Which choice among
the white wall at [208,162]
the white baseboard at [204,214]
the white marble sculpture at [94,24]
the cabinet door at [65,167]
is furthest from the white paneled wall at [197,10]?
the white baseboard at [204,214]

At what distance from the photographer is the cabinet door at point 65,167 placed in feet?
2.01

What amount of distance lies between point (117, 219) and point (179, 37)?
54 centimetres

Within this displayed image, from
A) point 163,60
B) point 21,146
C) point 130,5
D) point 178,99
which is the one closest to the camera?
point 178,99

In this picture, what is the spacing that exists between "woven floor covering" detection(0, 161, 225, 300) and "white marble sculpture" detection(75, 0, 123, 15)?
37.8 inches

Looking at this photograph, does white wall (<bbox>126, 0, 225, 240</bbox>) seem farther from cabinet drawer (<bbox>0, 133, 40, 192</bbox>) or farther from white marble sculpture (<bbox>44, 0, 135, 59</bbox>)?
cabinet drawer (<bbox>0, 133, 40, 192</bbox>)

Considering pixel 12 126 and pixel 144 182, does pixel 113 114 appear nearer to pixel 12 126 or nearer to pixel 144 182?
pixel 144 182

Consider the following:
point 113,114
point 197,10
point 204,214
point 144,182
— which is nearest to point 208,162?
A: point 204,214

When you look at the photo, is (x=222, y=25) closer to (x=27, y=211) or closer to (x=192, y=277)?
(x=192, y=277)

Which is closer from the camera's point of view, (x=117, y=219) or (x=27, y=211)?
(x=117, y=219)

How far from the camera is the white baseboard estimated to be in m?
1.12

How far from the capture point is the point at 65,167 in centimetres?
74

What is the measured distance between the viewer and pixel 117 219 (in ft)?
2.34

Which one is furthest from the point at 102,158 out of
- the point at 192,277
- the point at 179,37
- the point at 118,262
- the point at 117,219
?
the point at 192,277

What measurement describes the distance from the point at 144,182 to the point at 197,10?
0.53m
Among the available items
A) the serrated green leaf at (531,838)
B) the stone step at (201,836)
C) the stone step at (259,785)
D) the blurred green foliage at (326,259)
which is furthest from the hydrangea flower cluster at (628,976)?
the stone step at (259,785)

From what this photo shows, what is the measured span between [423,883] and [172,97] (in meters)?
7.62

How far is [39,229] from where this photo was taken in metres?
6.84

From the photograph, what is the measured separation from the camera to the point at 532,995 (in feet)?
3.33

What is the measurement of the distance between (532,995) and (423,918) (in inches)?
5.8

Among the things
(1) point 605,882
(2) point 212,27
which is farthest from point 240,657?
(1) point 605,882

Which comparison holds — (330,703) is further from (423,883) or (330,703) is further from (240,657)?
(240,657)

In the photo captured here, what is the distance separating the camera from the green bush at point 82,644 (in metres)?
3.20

---------------

TASK INSTRUCTIONS → Print word for word the entries from the line with "At what distance" to the line with "37.8 inches", including both of those lines.

EXERCISE SOLUTION →
At what distance from the photographer is the cabinet door at point 65,167 placed in feet?
2.01

What amount of distance lies between point (117, 219) and point (179, 37)?
54 centimetres

Within this displayed image, from
A) point 163,60
B) point 21,146
C) point 130,5
D) point 178,99
which is the one closest to the camera?
point 178,99

In this picture, what is the spacing that exists between "woven floor covering" detection(0, 161, 225, 300) and "white marble sculpture" detection(75, 0, 123, 15)?
37.8 inches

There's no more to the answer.